Tremila anni fa gli squali erano un pericolo mortale per gli uomini, soprattutto per i pescatori che dovevano immergersi per catturare crostacei. Lo testimoniano i resti di quella che, a oggi, risulta essere la più antica vittima di uno squalo mai trovata: si tratta di uno scheletro rinvenuto all'inizio del XX secolo nel sito archeologico chiamato Tsukumo Shell, nei pressi del Mare interno di Seto, nell'arcipelago giapponese.
Uno scheletro che mostrava i segni di oltre 800 ferite, per le quali finora nessuno era riuscito a trovare una spiegazione.
Per esclusione. Di recente le ossa sono state nuovamente analizzate dagli archeologi Alyssa White e Rick Schulting dell'Università di Oxford nel Regno Unito, nel corso di una ricerca sul tema della violenza nel Giappone preistorico.
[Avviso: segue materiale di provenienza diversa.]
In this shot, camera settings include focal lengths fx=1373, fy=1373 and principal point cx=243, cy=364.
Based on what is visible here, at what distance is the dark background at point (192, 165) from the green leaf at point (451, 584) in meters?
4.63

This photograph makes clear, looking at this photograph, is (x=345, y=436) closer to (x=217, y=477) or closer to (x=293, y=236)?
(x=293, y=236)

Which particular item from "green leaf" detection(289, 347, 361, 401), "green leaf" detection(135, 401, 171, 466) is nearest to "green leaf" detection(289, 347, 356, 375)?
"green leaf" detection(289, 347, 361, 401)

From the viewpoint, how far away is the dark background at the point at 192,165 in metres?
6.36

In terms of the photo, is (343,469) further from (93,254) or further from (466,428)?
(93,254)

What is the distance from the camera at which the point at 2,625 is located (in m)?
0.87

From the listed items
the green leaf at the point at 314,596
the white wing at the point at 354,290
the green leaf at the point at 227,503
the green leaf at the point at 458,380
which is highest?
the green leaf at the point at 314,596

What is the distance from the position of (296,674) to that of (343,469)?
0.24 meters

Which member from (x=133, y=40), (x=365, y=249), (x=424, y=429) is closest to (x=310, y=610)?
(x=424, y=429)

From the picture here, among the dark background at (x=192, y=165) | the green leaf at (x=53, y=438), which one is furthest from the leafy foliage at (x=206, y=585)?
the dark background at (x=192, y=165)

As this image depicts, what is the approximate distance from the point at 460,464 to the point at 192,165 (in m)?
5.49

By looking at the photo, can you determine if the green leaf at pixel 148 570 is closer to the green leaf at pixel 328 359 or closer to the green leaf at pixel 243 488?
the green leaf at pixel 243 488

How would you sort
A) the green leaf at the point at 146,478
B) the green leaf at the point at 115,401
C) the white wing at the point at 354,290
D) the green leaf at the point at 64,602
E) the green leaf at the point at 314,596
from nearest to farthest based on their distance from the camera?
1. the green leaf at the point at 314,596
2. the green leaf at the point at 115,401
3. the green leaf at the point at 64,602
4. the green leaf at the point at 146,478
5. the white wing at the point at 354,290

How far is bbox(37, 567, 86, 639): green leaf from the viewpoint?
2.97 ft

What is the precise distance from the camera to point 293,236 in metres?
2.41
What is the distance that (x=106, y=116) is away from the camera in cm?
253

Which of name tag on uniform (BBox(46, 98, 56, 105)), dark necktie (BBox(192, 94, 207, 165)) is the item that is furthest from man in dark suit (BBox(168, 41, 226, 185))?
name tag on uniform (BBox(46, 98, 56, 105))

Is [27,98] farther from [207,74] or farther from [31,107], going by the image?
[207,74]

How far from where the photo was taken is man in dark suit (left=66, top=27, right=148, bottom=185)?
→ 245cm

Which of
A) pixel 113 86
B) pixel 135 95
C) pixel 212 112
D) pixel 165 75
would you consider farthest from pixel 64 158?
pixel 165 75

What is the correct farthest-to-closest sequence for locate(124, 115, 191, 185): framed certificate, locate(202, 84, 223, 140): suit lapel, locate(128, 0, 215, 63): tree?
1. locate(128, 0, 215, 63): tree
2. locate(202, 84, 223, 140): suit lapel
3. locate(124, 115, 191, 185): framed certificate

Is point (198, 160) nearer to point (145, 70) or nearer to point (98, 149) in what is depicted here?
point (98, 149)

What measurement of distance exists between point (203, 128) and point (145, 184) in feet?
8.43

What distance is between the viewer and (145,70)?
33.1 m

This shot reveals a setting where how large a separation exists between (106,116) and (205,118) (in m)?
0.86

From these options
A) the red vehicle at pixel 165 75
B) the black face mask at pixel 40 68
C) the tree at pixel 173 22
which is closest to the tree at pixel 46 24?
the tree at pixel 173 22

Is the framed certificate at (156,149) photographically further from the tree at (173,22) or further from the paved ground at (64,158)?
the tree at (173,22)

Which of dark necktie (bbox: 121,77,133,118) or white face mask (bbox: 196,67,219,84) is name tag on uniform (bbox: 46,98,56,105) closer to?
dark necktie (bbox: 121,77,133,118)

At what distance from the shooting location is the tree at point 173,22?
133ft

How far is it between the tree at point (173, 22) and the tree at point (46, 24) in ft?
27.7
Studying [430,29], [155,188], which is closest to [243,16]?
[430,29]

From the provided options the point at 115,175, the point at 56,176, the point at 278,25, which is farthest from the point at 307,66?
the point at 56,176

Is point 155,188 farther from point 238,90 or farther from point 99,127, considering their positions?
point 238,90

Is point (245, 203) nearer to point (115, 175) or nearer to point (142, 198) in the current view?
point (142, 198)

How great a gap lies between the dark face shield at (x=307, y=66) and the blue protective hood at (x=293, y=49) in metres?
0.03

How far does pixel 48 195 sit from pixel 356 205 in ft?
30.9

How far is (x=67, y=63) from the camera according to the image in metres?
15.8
Gli studiosi si sono detti sconcertati dalle numerose ferite, profonde e seghettate, inferte soprattutto su braccia, gambe, torace e addome. Andando per esclusione, i ricercatori hanno scartato l'ipotesi che potesse trattarsi dell'opera di animali predatori terrestri o un'aggressione per mano umana: le lesioni sulle ossa dell'uomo, conosciuto come Tsukumo n. 24, avevano infatti spigoli vivi e curvi, caratteristiche che le rendeva incompatibili con gli strumenti in pietra in uso all'epoca.
La soluzione è arrivata quando gli archeologi hanno pensato di rivolgersi al biologo marino George Burgess del Florida Museum of Natural History per mostrargli le ferite. Secondo Burgess si trattava di ferite inferte proprio da squali: «È abbastanza probabile che quell'uomo sia andato a pescare in mare con altri compagni e, una volta attaccato dallo squalo, abbia subito una violentissima colluttazione, dopo la quale fu prontamente recuperato.
Quale specie? Le caratteristiche e alla distribuzione dei segni dei denti», spiega Burgess, «suggeriscono che la specie responsabile dell'attacco sia probabilmente uno squalo tigre (Galeocerdo cuvier) o uno squalo bianco (Carcharodon carcharias)». Impossibile definirlo con certezza, perché i segni dei morsi sono così numerosi e sovrapposti che non è possibile risalire alla forma precisa della mascella.
Attraverso una serie di altre valutazioni bioarcheologiche delle ossa, il gruppo di lavoro ha potuto determinare che la persona in questione era un uomo giovane o al massimo di mezza età, vissuto tra il 1370 e il 1010 a.C. L'incontro fu certamente violento e, secondo i ricercatori, l'uomo sarebbe morto abbastanza rapidamente. Dato il numero di morsi che hanno raggiunto le sue ossa, le arterie femorali sarebbero state recise quasi istantaneamente, con conseguente rapida morte per shock ipovolemico, che si verifica quando il corpo perde rapidamente almeno un quinto del proprio sangue.